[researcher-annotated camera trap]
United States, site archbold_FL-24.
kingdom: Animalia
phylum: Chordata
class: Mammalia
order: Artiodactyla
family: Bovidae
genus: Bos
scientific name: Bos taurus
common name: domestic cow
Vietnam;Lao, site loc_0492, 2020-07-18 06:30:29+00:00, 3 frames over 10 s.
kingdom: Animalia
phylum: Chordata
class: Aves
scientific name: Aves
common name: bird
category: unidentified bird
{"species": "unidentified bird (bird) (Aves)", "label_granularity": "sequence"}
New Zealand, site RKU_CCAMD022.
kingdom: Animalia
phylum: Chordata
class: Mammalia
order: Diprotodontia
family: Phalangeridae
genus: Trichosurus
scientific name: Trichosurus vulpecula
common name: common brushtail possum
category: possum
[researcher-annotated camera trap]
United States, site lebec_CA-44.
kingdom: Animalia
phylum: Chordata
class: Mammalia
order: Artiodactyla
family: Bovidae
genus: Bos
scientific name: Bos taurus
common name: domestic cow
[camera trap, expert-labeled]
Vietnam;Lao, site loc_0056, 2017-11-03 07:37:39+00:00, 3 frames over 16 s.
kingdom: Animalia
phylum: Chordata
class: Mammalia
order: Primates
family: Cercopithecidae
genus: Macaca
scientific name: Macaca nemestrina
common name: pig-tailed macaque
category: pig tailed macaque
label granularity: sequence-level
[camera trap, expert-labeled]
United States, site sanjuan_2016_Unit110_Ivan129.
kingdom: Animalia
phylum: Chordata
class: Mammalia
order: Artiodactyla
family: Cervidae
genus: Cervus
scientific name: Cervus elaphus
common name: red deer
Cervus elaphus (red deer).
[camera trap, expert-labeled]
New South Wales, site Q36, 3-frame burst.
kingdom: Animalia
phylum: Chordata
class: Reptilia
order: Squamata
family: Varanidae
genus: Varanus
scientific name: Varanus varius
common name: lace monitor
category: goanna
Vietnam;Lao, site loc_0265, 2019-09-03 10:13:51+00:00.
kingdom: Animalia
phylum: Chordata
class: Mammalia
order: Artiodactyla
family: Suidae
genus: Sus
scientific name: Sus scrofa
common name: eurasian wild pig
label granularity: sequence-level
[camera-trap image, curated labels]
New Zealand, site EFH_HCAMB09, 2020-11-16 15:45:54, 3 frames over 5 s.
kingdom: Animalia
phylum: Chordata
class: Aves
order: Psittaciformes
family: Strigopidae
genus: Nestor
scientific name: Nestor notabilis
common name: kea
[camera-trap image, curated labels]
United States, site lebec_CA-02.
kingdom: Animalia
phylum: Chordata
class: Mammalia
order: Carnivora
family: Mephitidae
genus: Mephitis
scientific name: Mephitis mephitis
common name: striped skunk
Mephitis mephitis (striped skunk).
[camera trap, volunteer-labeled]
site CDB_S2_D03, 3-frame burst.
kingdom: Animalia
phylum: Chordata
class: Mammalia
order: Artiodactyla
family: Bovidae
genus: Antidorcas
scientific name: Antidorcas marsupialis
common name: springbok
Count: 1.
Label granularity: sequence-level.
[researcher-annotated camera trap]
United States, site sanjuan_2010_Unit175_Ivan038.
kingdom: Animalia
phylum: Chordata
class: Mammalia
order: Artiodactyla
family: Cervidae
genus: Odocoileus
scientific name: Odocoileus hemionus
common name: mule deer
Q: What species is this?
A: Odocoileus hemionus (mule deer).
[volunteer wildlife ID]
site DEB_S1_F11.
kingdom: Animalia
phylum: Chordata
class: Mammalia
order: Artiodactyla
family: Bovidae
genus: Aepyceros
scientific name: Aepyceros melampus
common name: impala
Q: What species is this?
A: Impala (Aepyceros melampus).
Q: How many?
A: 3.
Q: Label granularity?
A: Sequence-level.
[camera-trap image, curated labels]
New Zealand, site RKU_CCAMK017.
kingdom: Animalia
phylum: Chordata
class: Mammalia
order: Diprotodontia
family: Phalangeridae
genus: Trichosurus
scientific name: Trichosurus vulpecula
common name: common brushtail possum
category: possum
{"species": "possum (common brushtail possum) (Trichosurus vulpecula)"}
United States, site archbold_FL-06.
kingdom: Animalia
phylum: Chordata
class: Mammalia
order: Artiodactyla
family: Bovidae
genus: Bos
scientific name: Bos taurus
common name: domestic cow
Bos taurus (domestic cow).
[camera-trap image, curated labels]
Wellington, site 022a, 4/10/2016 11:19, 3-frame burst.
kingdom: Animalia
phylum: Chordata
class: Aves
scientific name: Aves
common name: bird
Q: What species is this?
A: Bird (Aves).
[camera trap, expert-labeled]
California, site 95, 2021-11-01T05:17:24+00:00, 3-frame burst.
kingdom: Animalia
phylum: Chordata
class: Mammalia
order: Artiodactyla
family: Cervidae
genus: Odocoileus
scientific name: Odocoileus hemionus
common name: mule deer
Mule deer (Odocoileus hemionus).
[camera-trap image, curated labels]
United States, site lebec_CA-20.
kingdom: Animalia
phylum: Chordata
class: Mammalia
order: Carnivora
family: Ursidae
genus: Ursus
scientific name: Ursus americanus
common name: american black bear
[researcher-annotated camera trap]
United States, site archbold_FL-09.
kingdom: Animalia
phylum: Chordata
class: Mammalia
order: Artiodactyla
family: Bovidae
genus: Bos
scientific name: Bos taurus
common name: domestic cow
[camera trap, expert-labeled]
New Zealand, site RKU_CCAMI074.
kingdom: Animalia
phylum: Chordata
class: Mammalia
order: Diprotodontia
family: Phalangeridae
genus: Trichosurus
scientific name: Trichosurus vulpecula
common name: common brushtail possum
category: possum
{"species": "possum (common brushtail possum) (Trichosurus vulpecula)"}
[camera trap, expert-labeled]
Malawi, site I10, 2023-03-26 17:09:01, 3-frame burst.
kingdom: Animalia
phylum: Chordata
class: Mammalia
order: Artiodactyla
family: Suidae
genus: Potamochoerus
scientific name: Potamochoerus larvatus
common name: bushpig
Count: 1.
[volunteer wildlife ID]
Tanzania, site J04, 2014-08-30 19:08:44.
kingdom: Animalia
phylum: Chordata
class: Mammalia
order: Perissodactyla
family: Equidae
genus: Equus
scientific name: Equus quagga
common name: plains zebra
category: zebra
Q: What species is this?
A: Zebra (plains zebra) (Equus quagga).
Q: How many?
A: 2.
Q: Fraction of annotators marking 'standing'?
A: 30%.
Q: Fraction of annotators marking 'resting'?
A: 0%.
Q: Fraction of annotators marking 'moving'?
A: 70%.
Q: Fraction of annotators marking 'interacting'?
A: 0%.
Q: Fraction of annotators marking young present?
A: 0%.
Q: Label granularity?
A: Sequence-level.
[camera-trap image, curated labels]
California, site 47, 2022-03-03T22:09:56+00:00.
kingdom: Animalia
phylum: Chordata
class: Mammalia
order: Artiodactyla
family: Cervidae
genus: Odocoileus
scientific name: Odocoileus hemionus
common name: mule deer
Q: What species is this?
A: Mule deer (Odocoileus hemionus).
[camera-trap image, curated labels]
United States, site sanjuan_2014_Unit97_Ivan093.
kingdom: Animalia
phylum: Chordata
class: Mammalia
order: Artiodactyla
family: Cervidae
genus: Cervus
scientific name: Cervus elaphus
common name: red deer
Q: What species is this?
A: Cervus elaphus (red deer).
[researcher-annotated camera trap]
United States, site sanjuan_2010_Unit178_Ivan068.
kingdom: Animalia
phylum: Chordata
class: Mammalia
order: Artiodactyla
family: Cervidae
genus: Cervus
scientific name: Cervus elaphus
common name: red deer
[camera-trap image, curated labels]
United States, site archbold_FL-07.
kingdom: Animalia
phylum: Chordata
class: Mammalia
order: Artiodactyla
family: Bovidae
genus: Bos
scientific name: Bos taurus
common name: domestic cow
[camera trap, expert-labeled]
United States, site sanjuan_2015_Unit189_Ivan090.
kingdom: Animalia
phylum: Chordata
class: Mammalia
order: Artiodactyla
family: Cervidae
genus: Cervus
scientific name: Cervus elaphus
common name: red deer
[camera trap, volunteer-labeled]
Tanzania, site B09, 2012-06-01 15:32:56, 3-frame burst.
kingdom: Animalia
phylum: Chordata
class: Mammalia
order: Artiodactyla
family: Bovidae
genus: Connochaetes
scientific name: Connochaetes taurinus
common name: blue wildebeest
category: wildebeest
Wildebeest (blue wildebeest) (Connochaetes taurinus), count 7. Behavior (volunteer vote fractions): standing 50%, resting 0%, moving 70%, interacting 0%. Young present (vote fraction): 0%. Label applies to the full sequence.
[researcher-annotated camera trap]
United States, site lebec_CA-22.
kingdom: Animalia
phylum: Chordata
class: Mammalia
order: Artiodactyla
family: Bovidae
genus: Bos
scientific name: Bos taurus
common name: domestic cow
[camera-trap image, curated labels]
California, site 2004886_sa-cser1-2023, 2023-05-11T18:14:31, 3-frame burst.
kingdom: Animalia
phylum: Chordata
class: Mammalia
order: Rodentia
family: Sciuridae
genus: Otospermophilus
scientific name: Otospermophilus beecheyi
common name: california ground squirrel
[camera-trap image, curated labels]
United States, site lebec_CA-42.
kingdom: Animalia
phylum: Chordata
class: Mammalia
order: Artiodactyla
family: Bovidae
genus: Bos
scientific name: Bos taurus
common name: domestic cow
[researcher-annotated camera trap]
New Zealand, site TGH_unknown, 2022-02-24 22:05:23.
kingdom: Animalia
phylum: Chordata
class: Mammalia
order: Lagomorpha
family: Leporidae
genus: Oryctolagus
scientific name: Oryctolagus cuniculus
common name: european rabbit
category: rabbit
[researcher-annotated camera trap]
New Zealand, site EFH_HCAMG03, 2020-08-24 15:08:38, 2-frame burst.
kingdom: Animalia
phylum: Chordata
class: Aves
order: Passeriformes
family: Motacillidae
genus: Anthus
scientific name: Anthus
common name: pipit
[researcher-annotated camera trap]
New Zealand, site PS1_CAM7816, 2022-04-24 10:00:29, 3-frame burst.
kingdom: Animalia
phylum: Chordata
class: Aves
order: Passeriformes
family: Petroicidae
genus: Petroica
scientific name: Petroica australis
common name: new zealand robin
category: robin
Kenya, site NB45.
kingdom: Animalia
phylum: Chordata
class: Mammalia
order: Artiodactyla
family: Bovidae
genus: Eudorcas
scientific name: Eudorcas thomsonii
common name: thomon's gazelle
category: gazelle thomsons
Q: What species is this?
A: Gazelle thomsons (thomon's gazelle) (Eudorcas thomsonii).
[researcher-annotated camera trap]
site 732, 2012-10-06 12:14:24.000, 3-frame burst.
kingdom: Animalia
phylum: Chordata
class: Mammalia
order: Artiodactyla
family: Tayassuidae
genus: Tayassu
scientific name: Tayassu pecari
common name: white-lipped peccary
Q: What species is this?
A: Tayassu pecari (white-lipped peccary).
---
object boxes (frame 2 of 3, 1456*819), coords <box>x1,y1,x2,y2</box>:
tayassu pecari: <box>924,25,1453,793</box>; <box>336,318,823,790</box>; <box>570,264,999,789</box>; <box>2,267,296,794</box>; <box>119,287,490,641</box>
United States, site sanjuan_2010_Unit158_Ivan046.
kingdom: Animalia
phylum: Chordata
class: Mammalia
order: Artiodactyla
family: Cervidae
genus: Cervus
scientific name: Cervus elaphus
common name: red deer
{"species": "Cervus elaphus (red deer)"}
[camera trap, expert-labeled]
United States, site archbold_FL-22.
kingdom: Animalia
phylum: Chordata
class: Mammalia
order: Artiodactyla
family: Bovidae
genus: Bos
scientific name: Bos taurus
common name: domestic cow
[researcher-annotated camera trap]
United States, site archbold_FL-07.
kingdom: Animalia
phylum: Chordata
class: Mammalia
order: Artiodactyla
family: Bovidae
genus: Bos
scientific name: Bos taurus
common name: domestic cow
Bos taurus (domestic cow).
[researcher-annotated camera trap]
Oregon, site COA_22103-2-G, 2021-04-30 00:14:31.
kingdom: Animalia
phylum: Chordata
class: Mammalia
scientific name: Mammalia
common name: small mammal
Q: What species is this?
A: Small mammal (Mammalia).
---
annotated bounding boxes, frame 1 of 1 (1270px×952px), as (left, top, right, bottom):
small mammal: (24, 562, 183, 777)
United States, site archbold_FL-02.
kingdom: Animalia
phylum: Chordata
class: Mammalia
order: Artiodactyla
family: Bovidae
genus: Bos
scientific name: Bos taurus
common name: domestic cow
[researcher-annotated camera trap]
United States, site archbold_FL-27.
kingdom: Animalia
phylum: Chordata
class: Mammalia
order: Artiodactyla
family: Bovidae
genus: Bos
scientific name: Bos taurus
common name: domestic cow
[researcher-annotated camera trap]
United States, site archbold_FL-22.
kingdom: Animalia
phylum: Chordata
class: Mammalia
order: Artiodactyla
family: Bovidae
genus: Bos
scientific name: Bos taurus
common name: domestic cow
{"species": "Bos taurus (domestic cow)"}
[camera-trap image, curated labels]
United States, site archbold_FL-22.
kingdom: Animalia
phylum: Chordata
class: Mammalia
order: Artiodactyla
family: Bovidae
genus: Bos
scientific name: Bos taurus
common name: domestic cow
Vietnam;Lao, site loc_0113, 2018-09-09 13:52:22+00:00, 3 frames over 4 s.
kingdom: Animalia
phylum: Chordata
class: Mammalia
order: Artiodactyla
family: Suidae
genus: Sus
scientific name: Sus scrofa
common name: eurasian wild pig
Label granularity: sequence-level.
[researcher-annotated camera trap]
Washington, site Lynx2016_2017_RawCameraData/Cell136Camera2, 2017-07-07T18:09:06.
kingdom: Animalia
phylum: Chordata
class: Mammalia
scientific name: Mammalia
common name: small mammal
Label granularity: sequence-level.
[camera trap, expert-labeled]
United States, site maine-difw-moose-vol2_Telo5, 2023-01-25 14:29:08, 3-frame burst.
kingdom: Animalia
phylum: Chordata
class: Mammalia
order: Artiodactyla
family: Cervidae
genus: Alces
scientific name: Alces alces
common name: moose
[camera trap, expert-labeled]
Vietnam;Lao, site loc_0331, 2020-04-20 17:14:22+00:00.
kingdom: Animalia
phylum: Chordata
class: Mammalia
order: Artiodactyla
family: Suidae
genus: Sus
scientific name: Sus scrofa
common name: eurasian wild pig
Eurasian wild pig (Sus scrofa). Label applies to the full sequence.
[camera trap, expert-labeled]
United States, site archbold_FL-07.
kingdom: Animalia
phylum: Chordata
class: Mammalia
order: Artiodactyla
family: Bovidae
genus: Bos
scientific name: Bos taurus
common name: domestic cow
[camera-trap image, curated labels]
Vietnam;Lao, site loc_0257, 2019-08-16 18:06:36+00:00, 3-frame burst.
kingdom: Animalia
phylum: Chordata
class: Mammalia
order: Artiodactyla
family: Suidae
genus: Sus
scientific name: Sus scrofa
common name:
━━━
Beginning with the line that has "New Zealand, site EFH_HCAMB09, 2020-11-16" and ending with the line that has "genus: Mephitis", set down the lines above exactly and include no others.

New Zealand, site EFH_HCAMB09, 2020-11-16 15:45:54, 3 frames over 5 s.
kingdom: Animalia
phylum: Chordata
class: Aves
order: Psittaciformes
family: Strigopidae
genus: Nestor
scientific name: Nestor notabilis
common name: kea
[camera-trap image, curated labels]
United States, site lebec_CA-02.
kingdom: Animalia
phylum: Chordata
class: Mammalia
order: Carnivora
family: Mephitidae
genus: Mephitis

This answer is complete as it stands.